Ana Amorim graduated in Communication Design from the School of Fine Arts, Lisbon in 2002. This part of her education gave strong emphasis to abstract and conceptual thinking, aesthetics, cultural theory and sociology. Projects developed during this period focused on the relationship between public and private space, memory and proxemics. In parallel to her studies she worked as junior creative to BBDO where I was responsible for the creation of advertisement campaigns for the web.
After her 5-year degree, she worked as portal and campaign designer for Oniway, a telecom operator that was preparing the launch of 3G phones in the portuguese market. During a year she designed, managed and supported the mobile online portal's content development, directly reporting to the content managers of the portal.
From this experience she became slowly aware of the importance of usability and user-centered design in the development of interactive products and decided to go back to school to study Ergonomics in Information Systems Design. This education programme was focused on user-centered design methodologies and the human variability that impacts the design of human-technology interactions - cognitive psychology, information architecture, accessibility guidelines and usability evaluation were some of the taught subjects.
Ana's final project for this one-year post-graduate specialization was an comparative usability study of the three concurrent online portals operating in the portuguese market. She submitted the proposal to one of the biggest telecom operator in Portugal that agreed to sponsor the project even though it was a novelty at the time. The final report was very well received and it was object of internal discussion about the relevance of this type of work in the industry.
Immediately after this, Ana was accepted in the Interaction Design Institute Ivrea in Italy to develop a two-year MA in Interaction Design. This course radically expanded her understanding of design beyond aesthetics and function to include meaning, emotion and playfulness.

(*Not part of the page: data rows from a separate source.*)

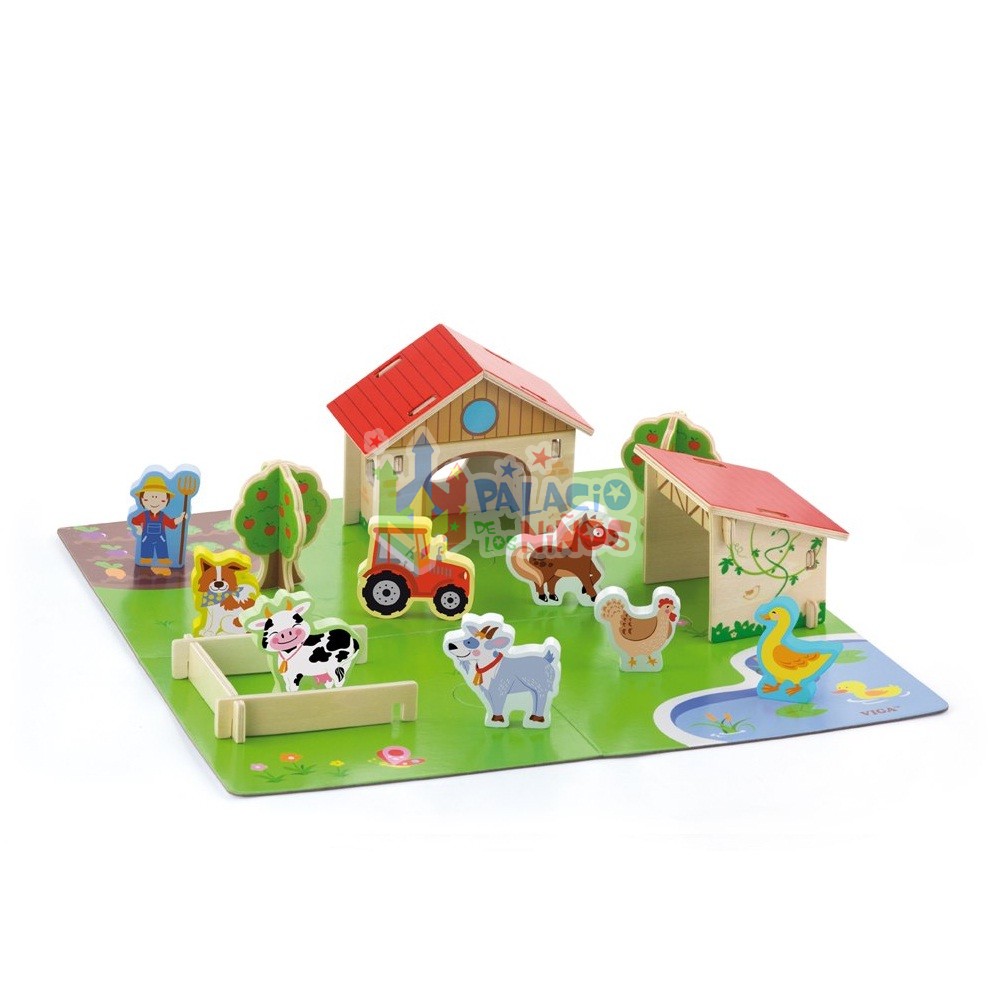 Set Granja 3 D Viga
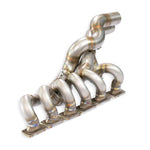 close top view of Supersprint Step Design Manifold (Left Hand Drive) for BMW E36 M3 3.0i 1993-1996 with white background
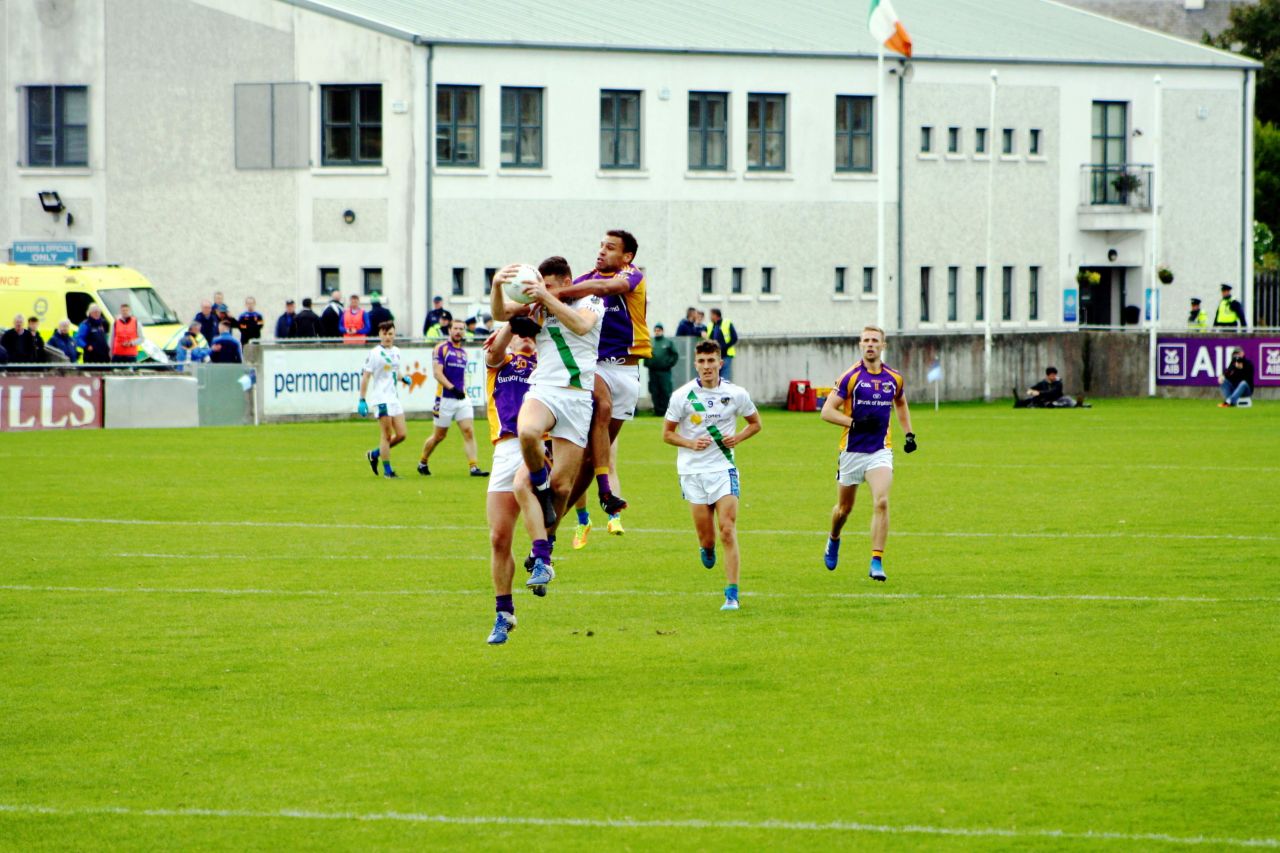 Kilmacud Crokes versus Sylvesters  Snr Football County Championship Qtr Final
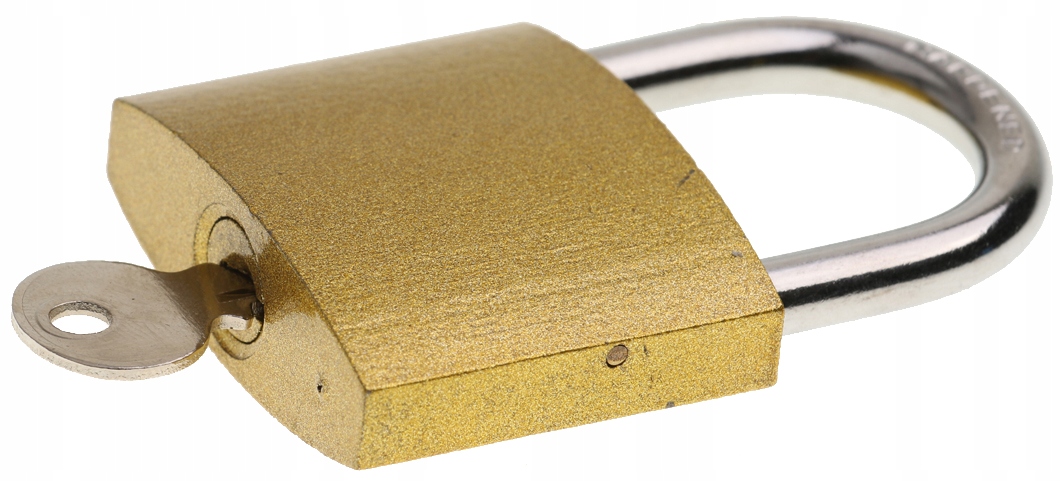 

Kłódka Żeliwna 50 mm System Jednego Klucza 1 Klucz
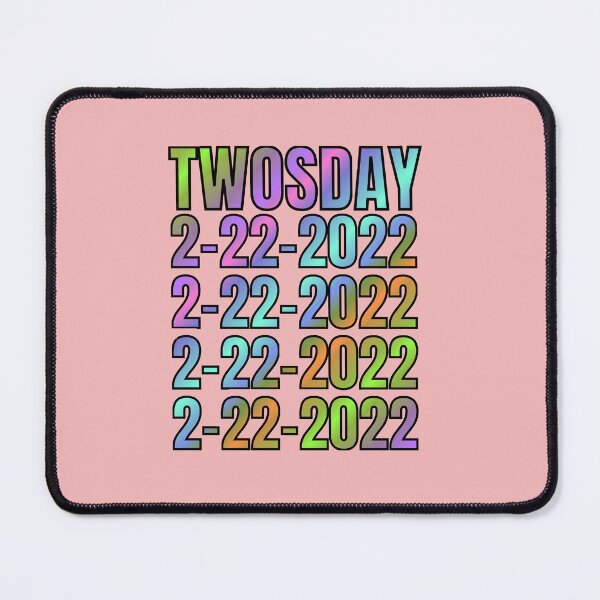 Item preview, Funny Twos-day Shirt, Twos-day February 22nd 2022, Twos-day Tee Rainbow background,gift for her gift for him,twosday sweet shirt,twosday birthday shirt, ackground designed and sold by Reddiamond3 ⭐⭐⭐⭐⭐.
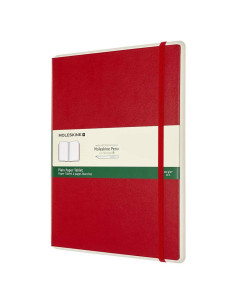 Moleskine Tableta de Papel Inteligente XL Roja 176 Páginas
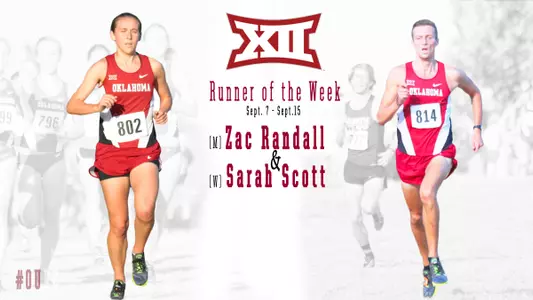 Randall, Scott Sweep Weekly Big 12 Awards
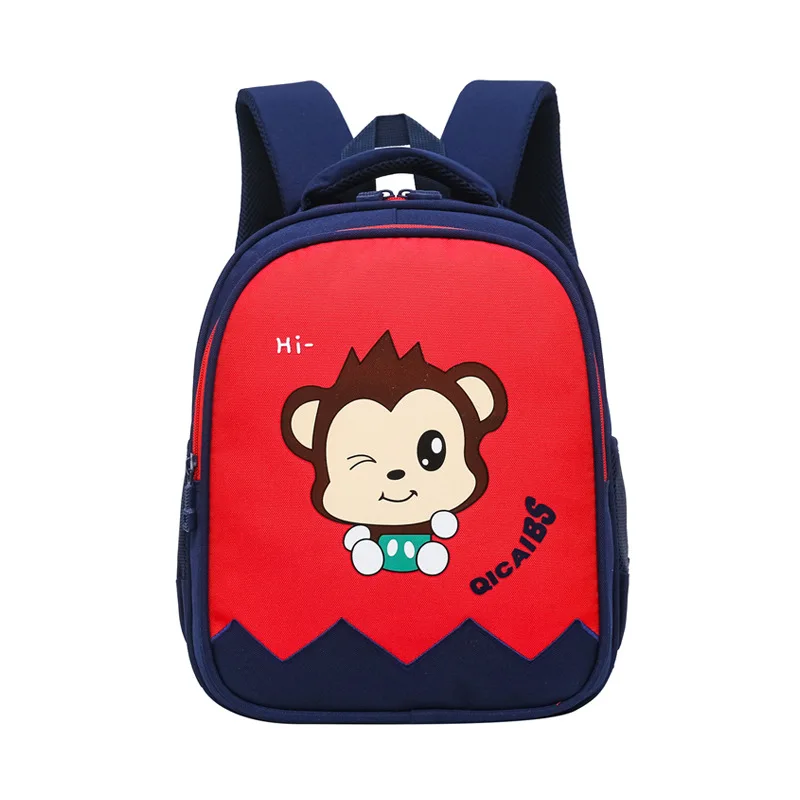 

2021 Kindergarten backpack Cartoon Kids Backpacks baby Schoolbag Animal Nursery Toddler Backpack Children School Bags Girls Boys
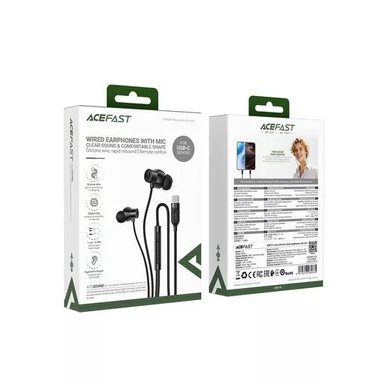 AUDÍFONOS IN-EAR ACEFAST L10 USB-C – CON MICRÓFONO Y CONTROL DE VOLUMEN - 4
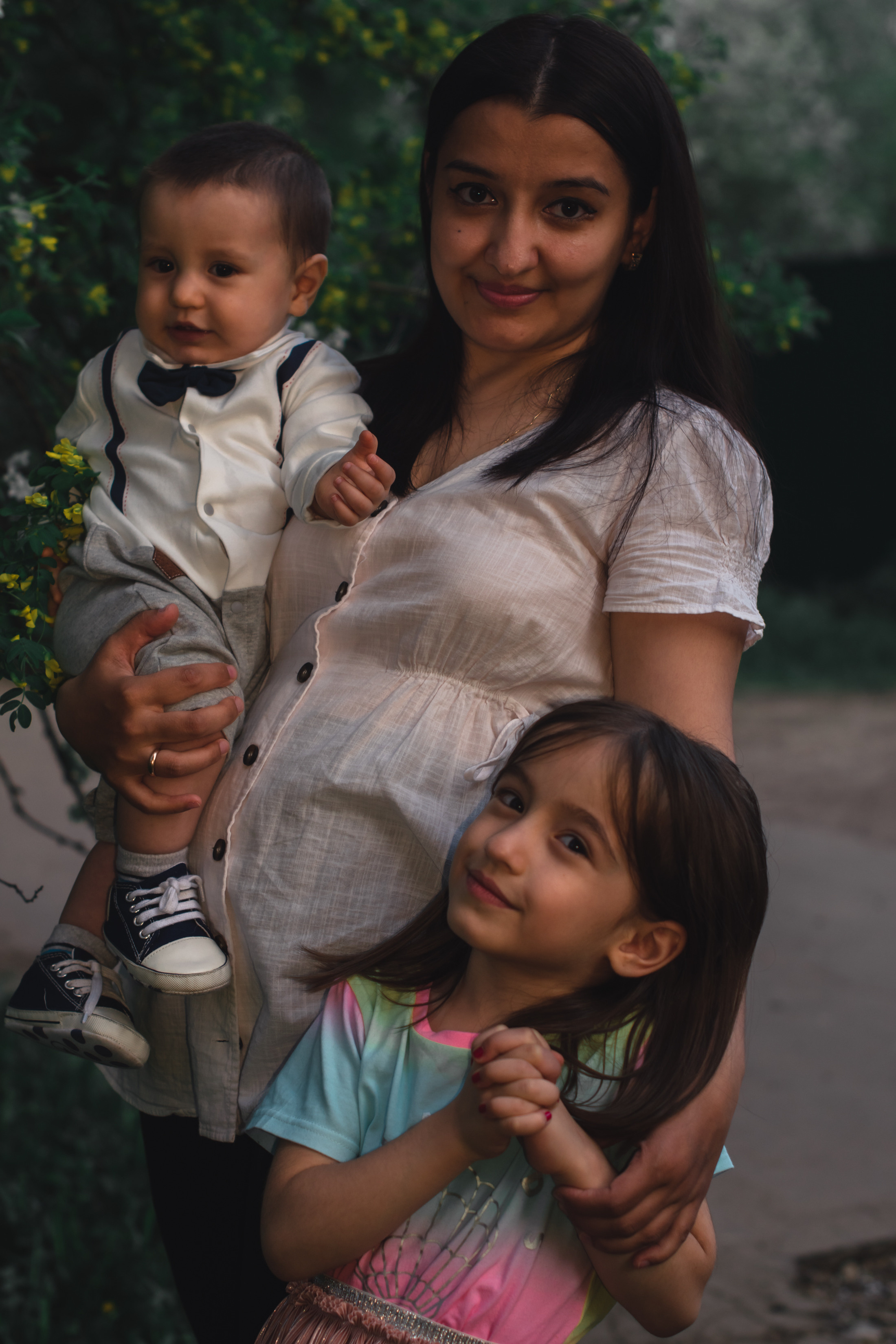 Фотосессия Гуля с детками. Gorskinadarya.ru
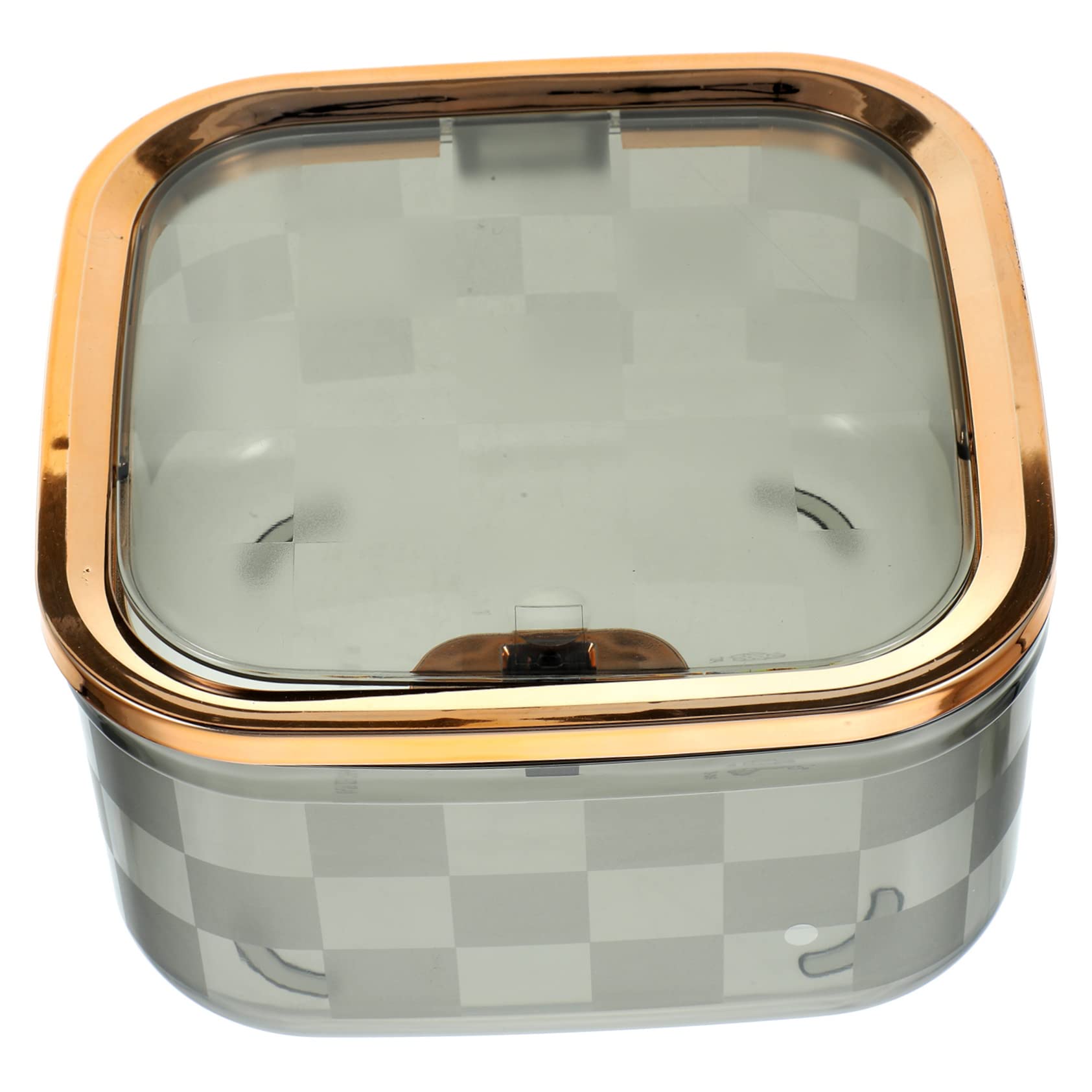 OKUMEYR Small Garbage Can Trash Can for Dorm Room Portable Wastebasket Bedroom Desk Waste Bin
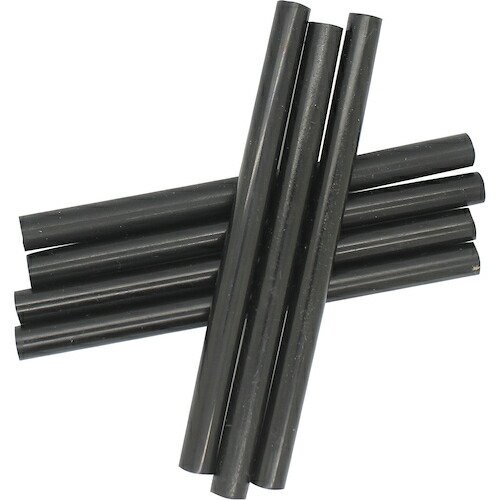 太洋電機産業（goot）　ホットスティック黒　約φ７　（１０Ｋｇ＝約２５００本入）　【品番：HB-40S-BK-10K】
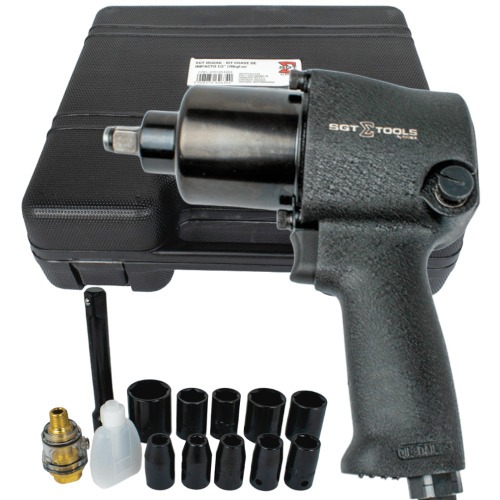 Chave de impacto pneumática encaixe 1/2 Chave de impacto pneumática encaixe 1/2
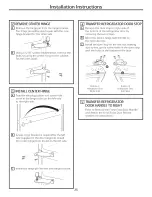 Предварительный просмотр 25 страницы GE GBS20EGHBRBB Owner'S Manual And Installation Instructions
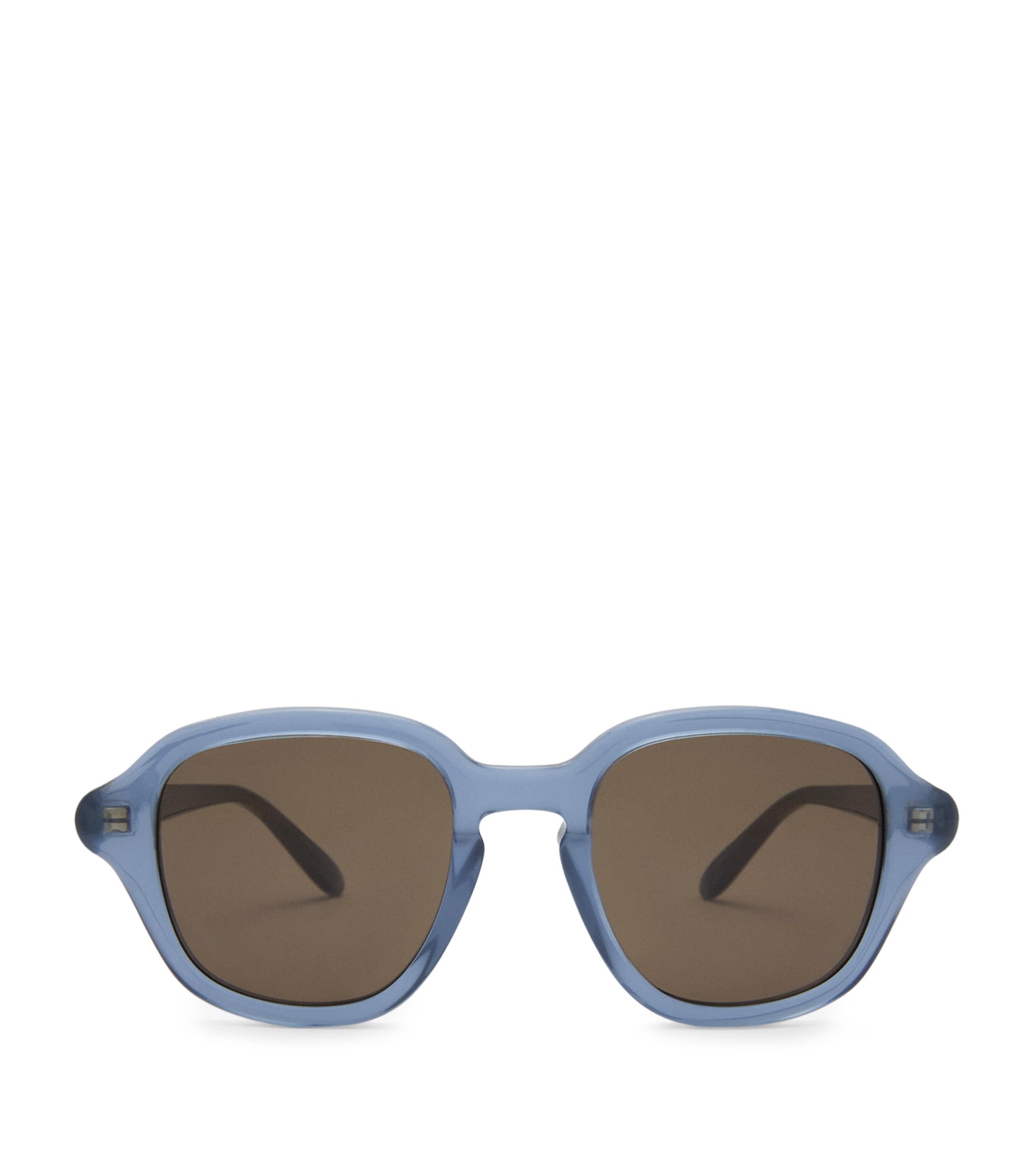 Loewe Alpha Slim Sunglasses In Blue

She was introduced to systemic thinking and the design of complex ecologies of touchpoints, diverse stakeholders and interactions overtime. Subjects covered during the first year included graphical user interface, tangible user interfaces, service design, design of play, user research, physical computing and experience prototyping.
In June 2005, she joined the User Experience Unit of Nokia in Helsinki as summer intern. During two months, Ana developed research and first concepts on social conventions getting established around the mobile call handling practice and how infrastructure is currently constraining social behavior. This was the first time she was being asked to focus on the human side of an interaction and identify opportunities for a more 'polite' enabled technology. In the end of this internship, she had the opportunity to share her work with Jan Chipchase (principal researcher at Nokia) that agreed to become external advisor on her thesis at IDII.
Ana's topic of research was on people's management of personal time and space when their availability is expected 24/7. She approached this problem both from a macro/ systemic level - what if the user, rather than the mobile operator, has ownership over his ID - and a micro/tangible one - what are the opportunities to develop a 'body language' for technology mediated communication? The outcome of this project was a service model and a new desktop metaphor.
Still on the development phase of her thesis work, IDEO came to Milan to recruit and Ana was selected to join the Chicago office. IDEO provided her the opportunity to work across a variety of industries, client types and phases of development of a project, working in multi-disciplinary teams together with anthropologists, architects, fashion designers, business specialists, etc.
Projects at IDEO include a shared communication device for the home, online banking solutions for young adults, an online music-delivery service/interface design and an online mapping tool developed both on strategic and implementation levels.
After two years in IDEO, Ana developed the ability to combine the innovative, perceptive and holistic insights of a designer with the pragmatic and systematic skills of a planner to guide strategic direction in context of brand intent, design quality and customer values.
Her next professional step should follow this same direction. As an inquisitive mind, Ana likes to be exposed to a variety of challenges, industries and user types as it allows her to gradually build an understanding of global patterns, trends and business implications that she believes are an essential aspect of the design practice.